Manage MongoDB catalogs - Realtime Compute for Apache Flink

Background information

A MongoDB catalog automatically infers the schema of a collection by parsing BSON-formatted documents. Because the table name in a MongoDB catalog matches the corresponding MongoDB collection name, you do not need to register MongoDB tables with DDL statements. This reduces setup overhead and improves data accuracy.

Tables in a MongoDB catalog can serve as source tables, dimension tables, and result tables in Realtime Compute for Apache Flink SQL deployments.

In Realtime Compute for Apache Flink with Ververica Runtime (VVR) 8.0.6 or later, you can use MongoDB catalogs together with the CREATE TABLE AS statement or the CREATE DATABASE AS statement to synchronize table schema changes.

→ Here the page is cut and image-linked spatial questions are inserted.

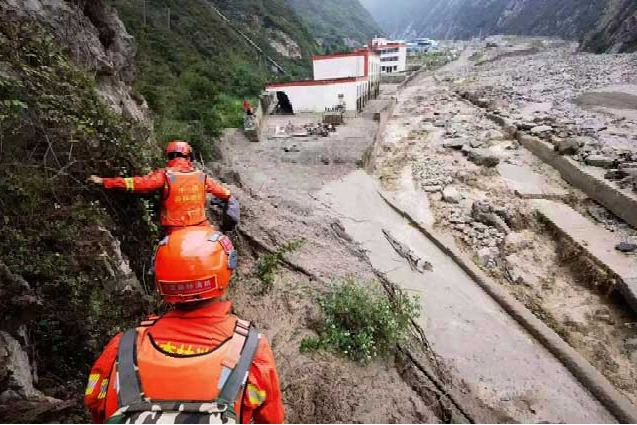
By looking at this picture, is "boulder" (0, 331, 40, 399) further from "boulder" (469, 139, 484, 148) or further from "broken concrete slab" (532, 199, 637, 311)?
"boulder" (469, 139, 484, 148)

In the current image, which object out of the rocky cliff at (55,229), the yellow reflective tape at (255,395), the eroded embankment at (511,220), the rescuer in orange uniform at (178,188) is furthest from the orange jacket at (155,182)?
the eroded embankment at (511,220)

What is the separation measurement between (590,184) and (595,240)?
3.49m

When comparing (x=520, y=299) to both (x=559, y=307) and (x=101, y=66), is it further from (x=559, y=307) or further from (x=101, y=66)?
(x=101, y=66)

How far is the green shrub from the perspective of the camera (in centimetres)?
574

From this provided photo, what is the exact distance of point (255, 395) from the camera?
5.93 ft

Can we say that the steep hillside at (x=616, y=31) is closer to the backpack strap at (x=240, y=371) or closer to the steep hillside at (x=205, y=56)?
the steep hillside at (x=205, y=56)

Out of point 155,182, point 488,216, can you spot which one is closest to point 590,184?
point 488,216

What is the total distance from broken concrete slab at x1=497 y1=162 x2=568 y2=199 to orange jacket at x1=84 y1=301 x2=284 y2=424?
13067 mm

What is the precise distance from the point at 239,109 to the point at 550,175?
1343 cm

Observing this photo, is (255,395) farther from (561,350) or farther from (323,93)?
(323,93)

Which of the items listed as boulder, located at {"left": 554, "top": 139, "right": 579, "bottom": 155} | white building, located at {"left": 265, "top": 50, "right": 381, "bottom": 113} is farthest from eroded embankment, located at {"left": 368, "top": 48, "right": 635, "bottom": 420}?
white building, located at {"left": 265, "top": 50, "right": 381, "bottom": 113}

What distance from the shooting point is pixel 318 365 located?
4438 millimetres

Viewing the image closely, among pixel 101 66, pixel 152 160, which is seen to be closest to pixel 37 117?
pixel 152 160

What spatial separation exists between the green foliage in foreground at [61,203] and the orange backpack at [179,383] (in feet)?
5.58
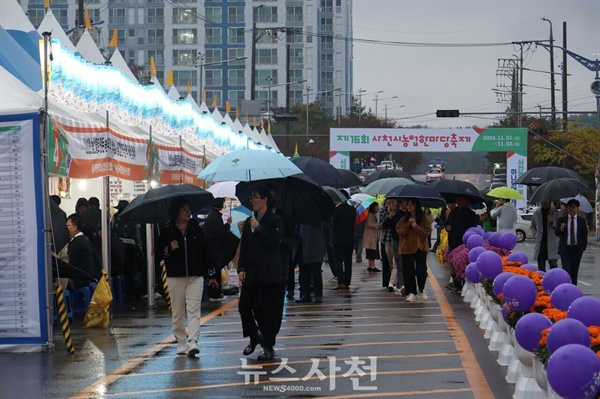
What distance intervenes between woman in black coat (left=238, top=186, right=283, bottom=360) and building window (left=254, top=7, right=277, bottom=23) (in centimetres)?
10557

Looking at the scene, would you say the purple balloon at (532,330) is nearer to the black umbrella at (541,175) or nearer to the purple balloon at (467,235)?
the purple balloon at (467,235)

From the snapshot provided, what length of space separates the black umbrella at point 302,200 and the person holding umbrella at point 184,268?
1791mm

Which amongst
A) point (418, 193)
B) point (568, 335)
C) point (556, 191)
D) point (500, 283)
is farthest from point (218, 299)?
point (568, 335)

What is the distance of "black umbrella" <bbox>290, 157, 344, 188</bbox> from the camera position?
20156mm

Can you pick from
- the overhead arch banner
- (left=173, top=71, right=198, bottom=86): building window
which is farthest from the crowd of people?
(left=173, top=71, right=198, bottom=86): building window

This topic covers the following operations:

Create a MongoDB catalog
View a MongoDB catalog
Use a MongoDB catalog
Drop a MongoDB catalog

Before you begin

Confirm the following before working with MongoDB catalogs:

Your Realtime Compute for Apache Flink workspace uses VVR 8.0.5 or later. VVR 8.0.6 or later is required if you plan to use the CREATE TABLE AS or CREATE DATABASE AS statement.

Limits

Only Realtime Compute for Apache Flink with VVR 8.0.5 or later supports MongoDB catalogs.
You cannot modify an existing MongoDB catalog using DDL statements. To update connection settings, drop the catalog and recreate it.
MongoDB catalogs support read access only. You cannot create, modify, or delete databases and tables through a MongoDB catalog.

Create a MongoDB catalog

Important

If your MongoDB database requires authentication, the password parameter accepts a plaintext value by default. To prevent credential exposure, use the key management feature to store your password as a variable. For more information, see Manage variables and keys.

Note

In the following SQL statement, replace all placeholder values enclosed in angle brackets (< >). You must remove the angle brackets when substituting your actual values. Leaving the angle brackets in place causes a syntax check error.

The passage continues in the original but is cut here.